I want to add my voice the growing chorus of people who recognize that change may be hard and controversial, but continuing on the path we are on is the far less attractive alternative.
I am a local architect and also a chair of the AIA|LA’s Urban Design Committee. I attended last Tuesday’s Council meeting and heard the public comment regarding the Bergamot Transit Village.
One issue that always jumps out for me right upfront is the fact that whenever we meet to discuss how we can build a better city, we spend most of our time discussing traffic and cars instead. Cities, I want to remind all of us, are for people – NOT for out automobiles. Cars are merely the method ‘du jour’ for people to get around.
But there is, of course, ample reason for this focus on traffic. Greater Los Angeles has the worst traffic congestion in the country, and the fourth worst in the entire world. And we are eagerly awaiting the Expo Line to help us solve this problem.
Some of us know that building transit can only be part of, but not the entire solution. Inserting transit into the car-city is like squeezing a square peg into a round hole. Transit does not work well in the auto-city; transit needs ridership, and that depends on enough people living / working within walking distance to the transit stop – and that rarely exists in our cities. In short, we know that we need to build a different city around the transit stops so transit can function as well as we need it to.
Santa Monica knows about this quite well. The City Council had created and passed a LUCE that is one of the most forward looking documents in the Western US. It will protect our single family neighborhoods and concentrate future development along the transit lines; because this is where we need people, to create the ridership for the trains.
This project before the City Council is perhaps the most important such station area development proposal along the Expo line. In the big picture, the Bergamot Station Transit Village has the potential to prove that more density along transit can be a solution for our future. We don’t have examples for this on the West Side. The public needs to see this concept in action to believe it!
So, the decision before City Council is not only one about the quality of this design. On that matter, I think the yardstick by which one should evaluate the design at this point is to ask: “Is it good enough?” This project may have had a rough start, but design review is not there to redesign a project completely, as long as it complies with community development guidelines. And this project has by now included so many suggested improvements, that IMO the answer is now a resounding “yes, this deserves to be approved”.
But the more important question I suggest to ask is: “What will this decision, to approve or not approve this development, signal to the public?
We all know that traffic is bad in Santa Monica.
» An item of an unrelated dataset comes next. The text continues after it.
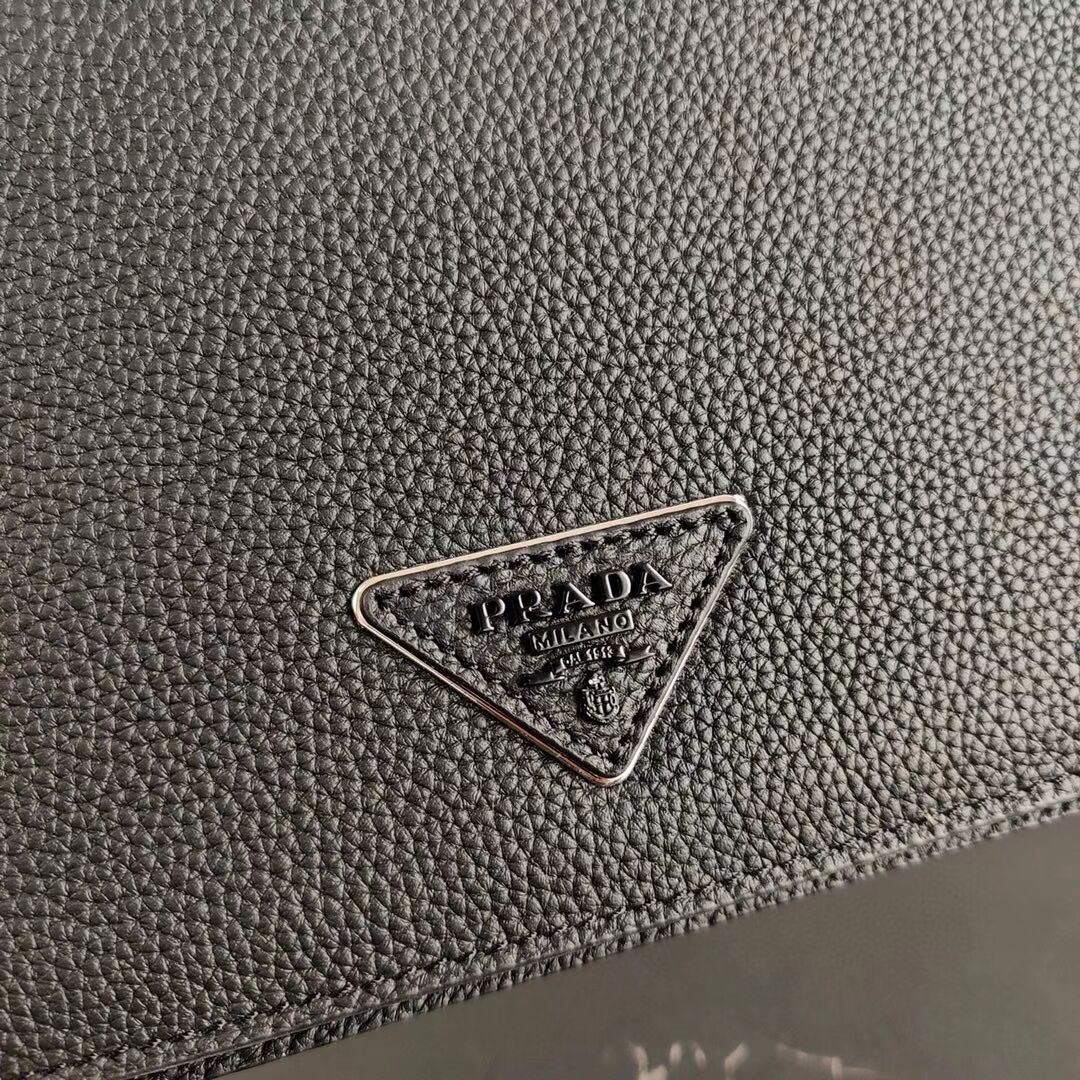 Prada leather shoulder bag 2VD012 black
And I sympathize with the general public’s fear of it getting worse. I might even agree with some speakers that some of the approved developments in SM seem to be in open conflict with the LUCE.
But this is not the case with this project. I heard a speaker say that “we should not build more projects, we should fix the traffic first!” And the truth is, that it is impossible to fix our traffic UNLESS we build projects like this.
How much does the City Council believe in their own LUCE?
If they do believe in it, then they need to approve this project. This will be signaling that they believe that the LUCE offers us all a way out of traffic misery. Approval will be signaling that trust we can still fix problems of our own creation. Traffic did not “happen” to us; we created it through our land-use patterns. If we change how we build our cities, we will also change the outcome of how they will function.
If this project gets voted down, are we not admitting that we are out of ideas or solutions; that we are mere victims of a situation that is now out of control? Are we then not saying that the best we can possibly expect from the future is that we stop all progress, bury our head in the sand and are satisfied that things will not get worse; at least not quickly?
The worst decision about this project is the decision to do nothing. The status quo is an unacceptable outcome.
We must be proactive and build our way out of our own problems. This need not necessarily mean “bigger”, but it means “different” in almost all cases. I believe what Santa Monica has written into the LUCE is a way out. I believe in the LUCE. I believe in new cities around transit. I believe in transit. I grew up this way and know for sure it works.
People here need positive examples of what such a life can be like. This project need not be “perfect”, it simply needs to be consistent with the LUCE, and then it can be just that – an example for a better future. I hope the City Council will see the Bergamot Transit Village as a new beginning for us all. I hope this project will be approved.